PROBLEM REQUIREMENTS: Starting with the line that contains "At what distance", set down each line through the end of the entries below, exactly and with nothing added.

EXTRACTED ENTRIES:
———
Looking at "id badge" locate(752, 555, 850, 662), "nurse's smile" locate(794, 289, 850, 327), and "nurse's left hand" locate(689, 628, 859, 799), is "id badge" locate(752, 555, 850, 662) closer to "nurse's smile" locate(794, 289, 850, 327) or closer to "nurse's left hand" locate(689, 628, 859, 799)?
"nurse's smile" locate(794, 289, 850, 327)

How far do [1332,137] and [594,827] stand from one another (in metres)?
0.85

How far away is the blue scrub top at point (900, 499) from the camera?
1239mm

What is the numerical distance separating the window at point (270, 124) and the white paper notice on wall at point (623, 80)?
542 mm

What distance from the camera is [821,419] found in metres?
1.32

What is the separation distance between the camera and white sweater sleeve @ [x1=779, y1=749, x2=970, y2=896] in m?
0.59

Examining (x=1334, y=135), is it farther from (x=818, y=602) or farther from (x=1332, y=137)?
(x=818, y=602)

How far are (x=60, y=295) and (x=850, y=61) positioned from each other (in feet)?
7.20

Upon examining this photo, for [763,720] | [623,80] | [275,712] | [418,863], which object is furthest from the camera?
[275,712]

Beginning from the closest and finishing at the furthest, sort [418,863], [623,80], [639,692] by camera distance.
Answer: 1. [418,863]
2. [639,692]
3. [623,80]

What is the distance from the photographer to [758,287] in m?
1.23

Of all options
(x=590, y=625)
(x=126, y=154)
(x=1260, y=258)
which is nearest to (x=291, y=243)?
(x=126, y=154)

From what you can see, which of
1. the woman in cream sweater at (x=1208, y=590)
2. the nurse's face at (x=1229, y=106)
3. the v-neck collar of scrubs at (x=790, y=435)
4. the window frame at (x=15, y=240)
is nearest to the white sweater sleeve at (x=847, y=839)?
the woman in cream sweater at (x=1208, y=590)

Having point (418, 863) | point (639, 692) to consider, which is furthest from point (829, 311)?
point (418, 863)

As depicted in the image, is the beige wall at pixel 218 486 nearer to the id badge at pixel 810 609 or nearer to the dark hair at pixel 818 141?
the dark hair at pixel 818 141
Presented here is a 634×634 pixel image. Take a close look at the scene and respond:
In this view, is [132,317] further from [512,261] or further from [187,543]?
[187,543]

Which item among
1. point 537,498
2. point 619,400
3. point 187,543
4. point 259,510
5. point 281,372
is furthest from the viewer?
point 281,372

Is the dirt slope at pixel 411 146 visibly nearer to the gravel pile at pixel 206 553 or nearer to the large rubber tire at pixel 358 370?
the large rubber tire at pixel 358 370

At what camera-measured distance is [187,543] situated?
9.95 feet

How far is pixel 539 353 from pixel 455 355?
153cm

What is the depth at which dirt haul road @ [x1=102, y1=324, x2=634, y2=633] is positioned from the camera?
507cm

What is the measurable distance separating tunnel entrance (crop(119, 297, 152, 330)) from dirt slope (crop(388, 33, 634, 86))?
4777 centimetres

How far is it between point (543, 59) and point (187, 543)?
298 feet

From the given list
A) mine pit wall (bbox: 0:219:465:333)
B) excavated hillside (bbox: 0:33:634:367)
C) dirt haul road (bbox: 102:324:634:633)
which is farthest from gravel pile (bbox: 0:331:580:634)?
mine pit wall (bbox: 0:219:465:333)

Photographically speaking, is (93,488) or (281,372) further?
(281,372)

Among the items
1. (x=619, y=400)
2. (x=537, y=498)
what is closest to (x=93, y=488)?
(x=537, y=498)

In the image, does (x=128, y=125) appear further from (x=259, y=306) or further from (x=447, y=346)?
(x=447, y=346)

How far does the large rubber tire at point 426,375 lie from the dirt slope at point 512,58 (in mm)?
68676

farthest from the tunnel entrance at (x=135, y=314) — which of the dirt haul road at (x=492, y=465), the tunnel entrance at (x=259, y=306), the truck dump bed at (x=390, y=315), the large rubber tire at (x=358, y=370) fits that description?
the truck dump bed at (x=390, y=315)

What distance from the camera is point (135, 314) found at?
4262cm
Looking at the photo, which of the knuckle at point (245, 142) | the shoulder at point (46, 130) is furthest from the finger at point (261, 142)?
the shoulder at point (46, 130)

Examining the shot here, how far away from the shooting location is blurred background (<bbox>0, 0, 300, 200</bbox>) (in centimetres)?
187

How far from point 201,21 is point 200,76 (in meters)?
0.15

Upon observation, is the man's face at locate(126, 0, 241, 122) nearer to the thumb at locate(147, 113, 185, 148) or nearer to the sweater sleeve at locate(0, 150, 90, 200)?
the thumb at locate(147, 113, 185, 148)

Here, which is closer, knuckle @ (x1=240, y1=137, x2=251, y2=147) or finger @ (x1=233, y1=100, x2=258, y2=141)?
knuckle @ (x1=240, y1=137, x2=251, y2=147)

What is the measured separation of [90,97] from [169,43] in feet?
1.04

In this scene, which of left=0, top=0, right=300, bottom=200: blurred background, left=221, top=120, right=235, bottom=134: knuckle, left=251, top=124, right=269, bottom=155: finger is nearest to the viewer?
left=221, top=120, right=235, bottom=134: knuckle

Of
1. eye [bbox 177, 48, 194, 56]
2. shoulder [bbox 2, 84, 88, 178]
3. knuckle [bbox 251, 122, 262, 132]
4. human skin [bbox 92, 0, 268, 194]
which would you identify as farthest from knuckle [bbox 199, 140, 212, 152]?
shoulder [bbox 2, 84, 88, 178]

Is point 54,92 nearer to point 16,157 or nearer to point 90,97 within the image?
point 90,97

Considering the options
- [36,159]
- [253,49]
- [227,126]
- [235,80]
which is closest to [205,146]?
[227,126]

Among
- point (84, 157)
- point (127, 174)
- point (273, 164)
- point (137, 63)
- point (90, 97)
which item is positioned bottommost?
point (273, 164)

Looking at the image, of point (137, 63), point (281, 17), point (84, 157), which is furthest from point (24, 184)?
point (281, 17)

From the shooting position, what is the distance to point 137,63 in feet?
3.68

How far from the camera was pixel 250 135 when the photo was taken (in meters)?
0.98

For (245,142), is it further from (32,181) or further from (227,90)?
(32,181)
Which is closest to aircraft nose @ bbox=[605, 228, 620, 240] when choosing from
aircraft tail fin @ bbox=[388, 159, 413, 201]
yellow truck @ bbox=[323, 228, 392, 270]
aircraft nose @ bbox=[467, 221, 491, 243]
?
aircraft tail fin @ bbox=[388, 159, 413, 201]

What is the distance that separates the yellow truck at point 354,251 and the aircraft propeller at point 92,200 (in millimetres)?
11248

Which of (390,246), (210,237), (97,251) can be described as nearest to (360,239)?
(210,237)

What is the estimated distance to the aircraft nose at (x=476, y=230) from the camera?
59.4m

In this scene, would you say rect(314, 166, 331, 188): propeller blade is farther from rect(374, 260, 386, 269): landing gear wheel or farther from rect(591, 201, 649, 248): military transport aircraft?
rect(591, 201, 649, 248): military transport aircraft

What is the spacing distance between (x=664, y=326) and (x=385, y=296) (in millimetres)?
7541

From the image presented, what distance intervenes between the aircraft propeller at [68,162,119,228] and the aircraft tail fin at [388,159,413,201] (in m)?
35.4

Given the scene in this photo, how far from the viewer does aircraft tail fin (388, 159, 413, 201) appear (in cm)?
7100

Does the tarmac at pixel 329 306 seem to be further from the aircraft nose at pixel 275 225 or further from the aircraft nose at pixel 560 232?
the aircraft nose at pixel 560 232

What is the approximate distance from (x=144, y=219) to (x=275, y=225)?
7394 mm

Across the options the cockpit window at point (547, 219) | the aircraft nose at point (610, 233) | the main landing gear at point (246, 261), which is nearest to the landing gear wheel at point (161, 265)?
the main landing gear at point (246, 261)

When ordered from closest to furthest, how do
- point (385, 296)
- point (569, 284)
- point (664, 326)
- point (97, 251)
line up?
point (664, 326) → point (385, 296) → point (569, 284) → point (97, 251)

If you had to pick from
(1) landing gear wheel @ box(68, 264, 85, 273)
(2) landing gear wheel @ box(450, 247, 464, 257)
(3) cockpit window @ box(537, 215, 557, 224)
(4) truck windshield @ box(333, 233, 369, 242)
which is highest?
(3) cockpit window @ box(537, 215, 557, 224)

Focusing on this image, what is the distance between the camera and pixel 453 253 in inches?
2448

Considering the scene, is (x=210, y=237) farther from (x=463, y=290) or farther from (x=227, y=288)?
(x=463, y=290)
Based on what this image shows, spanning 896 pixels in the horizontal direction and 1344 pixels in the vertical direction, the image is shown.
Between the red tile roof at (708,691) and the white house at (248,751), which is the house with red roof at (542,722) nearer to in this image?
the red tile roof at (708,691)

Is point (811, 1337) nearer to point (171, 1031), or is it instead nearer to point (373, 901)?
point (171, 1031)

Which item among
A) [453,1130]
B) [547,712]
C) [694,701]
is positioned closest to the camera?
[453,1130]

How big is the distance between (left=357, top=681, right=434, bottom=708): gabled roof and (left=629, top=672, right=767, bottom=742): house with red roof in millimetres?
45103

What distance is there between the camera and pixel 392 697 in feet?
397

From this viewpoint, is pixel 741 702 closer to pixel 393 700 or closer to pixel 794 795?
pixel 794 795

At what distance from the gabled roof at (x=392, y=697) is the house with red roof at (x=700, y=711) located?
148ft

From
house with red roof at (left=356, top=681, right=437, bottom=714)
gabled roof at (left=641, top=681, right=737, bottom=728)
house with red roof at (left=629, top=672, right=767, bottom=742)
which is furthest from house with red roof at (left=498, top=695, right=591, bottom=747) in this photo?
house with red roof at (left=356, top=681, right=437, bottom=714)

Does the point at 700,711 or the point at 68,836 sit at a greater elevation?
———
WRITTEN SOLUTION:
At what distance from the gabled roof at (x=392, y=697) is the house with red roof at (x=700, y=711) located?
148ft

From
house with red roof at (left=356, top=681, right=437, bottom=714)
gabled roof at (left=641, top=681, right=737, bottom=728)
house with red roof at (left=629, top=672, right=767, bottom=742)
which is furthest from house with red roof at (left=498, top=695, right=591, bottom=747) in this photo?
house with red roof at (left=356, top=681, right=437, bottom=714)

Does the point at 700,711 or the point at 68,836 sit at a greater elevation?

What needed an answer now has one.